[BLUES PUNK] Once you've heard Monica Nelson's voice, you'll recognize it anywhere. Which is remarkable because there's no gimmick—no affected accent, no Biafra-esque vibrato. It's just completely unguarded and volatile: smooth and jazzy one moment, soaring another, screeching the next.
After a decade-long hiatus, Nelson returned to the Portland music scene a couple of years ago with a project called Generation. But this MusicfestNW appearance marks only the second show in nearly 20 years from the Obituaries, Nelson's recently reunited first band. And all four current players were members during the band's '80s heyday, including guitarist Rob Landoll—whose warm, slightly metal-influenced style is the perfect complement to Nelson's voice. It sounds like the missing link between the Wipers and grunge (and, fittingly, Soundgarden and Nirvana both once opened for the Obituaries).

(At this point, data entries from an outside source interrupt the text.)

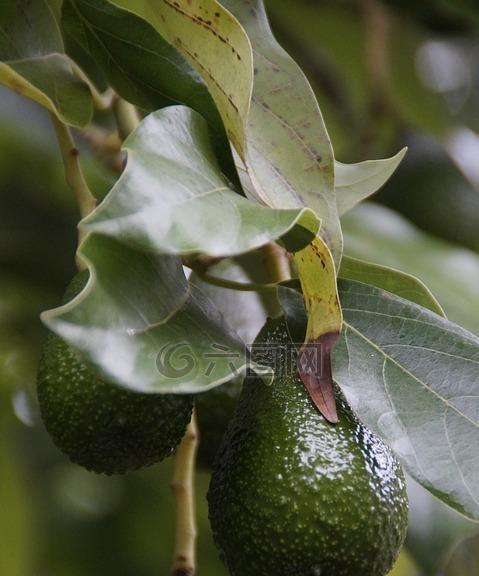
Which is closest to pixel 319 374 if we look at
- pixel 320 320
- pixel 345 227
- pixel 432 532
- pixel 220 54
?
pixel 320 320

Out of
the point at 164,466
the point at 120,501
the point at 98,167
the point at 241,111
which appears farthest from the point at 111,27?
the point at 120,501

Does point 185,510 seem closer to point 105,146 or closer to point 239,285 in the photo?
point 239,285

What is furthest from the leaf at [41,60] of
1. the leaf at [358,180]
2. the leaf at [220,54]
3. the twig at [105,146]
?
the twig at [105,146]

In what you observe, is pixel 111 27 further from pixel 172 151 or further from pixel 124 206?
pixel 124 206

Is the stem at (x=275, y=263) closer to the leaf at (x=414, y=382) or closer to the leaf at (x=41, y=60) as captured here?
the leaf at (x=414, y=382)

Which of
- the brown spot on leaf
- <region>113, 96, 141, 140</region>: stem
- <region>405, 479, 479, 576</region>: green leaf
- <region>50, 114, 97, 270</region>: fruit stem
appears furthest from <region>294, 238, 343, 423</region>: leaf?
<region>405, 479, 479, 576</region>: green leaf

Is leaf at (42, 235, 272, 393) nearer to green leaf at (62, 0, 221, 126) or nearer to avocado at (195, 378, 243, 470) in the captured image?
green leaf at (62, 0, 221, 126)
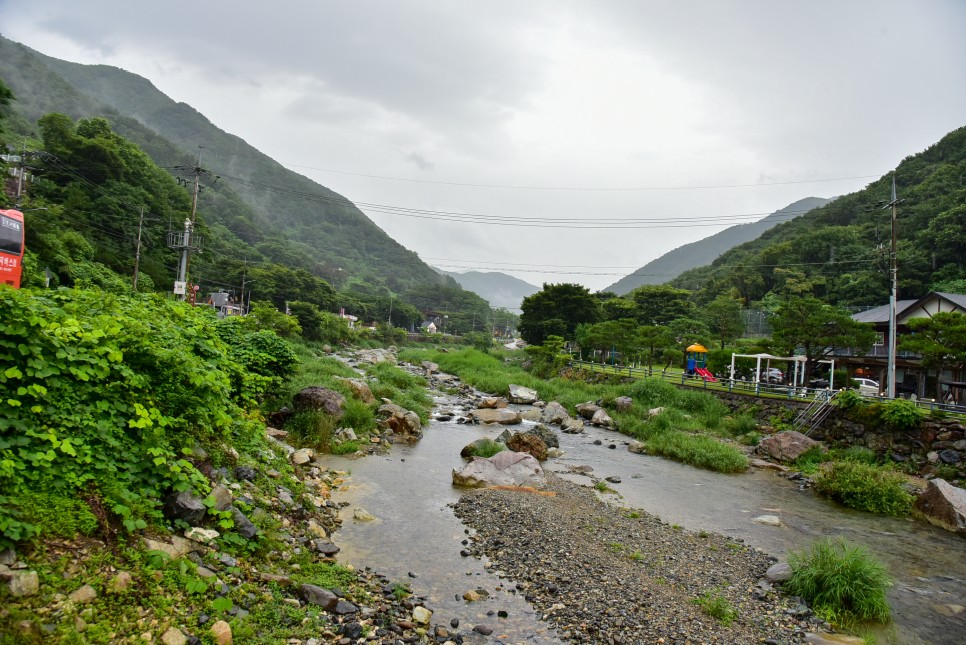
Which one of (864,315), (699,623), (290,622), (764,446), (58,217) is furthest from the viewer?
(58,217)

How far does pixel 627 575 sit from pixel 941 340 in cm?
2083

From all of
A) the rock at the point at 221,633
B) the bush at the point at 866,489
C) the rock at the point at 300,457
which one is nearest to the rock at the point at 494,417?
the rock at the point at 300,457

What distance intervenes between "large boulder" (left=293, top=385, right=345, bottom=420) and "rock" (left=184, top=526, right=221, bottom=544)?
10271 mm

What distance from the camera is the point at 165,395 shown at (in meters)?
6.41

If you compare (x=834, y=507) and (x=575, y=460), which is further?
(x=575, y=460)

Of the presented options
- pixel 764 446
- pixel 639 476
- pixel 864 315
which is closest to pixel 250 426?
pixel 639 476

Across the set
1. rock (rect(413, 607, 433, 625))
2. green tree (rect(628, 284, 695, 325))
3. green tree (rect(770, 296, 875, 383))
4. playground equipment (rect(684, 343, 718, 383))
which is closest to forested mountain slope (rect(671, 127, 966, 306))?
green tree (rect(628, 284, 695, 325))

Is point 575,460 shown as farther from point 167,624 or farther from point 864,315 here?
point 864,315

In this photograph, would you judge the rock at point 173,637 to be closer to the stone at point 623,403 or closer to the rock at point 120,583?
the rock at point 120,583

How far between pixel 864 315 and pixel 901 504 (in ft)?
86.0

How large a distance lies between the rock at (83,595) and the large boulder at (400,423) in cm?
1451

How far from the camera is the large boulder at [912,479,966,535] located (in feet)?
41.5

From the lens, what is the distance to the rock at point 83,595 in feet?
14.3

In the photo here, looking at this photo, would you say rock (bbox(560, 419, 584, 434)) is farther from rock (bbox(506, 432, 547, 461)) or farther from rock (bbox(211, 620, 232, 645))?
rock (bbox(211, 620, 232, 645))
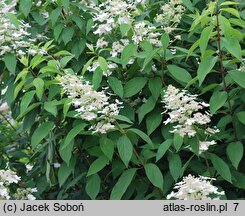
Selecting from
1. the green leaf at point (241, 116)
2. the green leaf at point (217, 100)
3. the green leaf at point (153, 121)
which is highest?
the green leaf at point (217, 100)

The Obits' now-classic blues-punk songs always combined simple with smart, but their lyrical genius is even more clear in retrospect. It's hard for any songwriter—let alone a 17-year-old—to craft a tasteful, gripping verse about suicide, but Nelson's classic verses on such topics stand strong today, and they're still held close to the hearts of the group's fans. But no one's happier about the Obituaries' return than the band members themselves: "One of the frustrating things was that we didn't release a lot of our best stuff," says Landoll, who can't wait to play it all over again.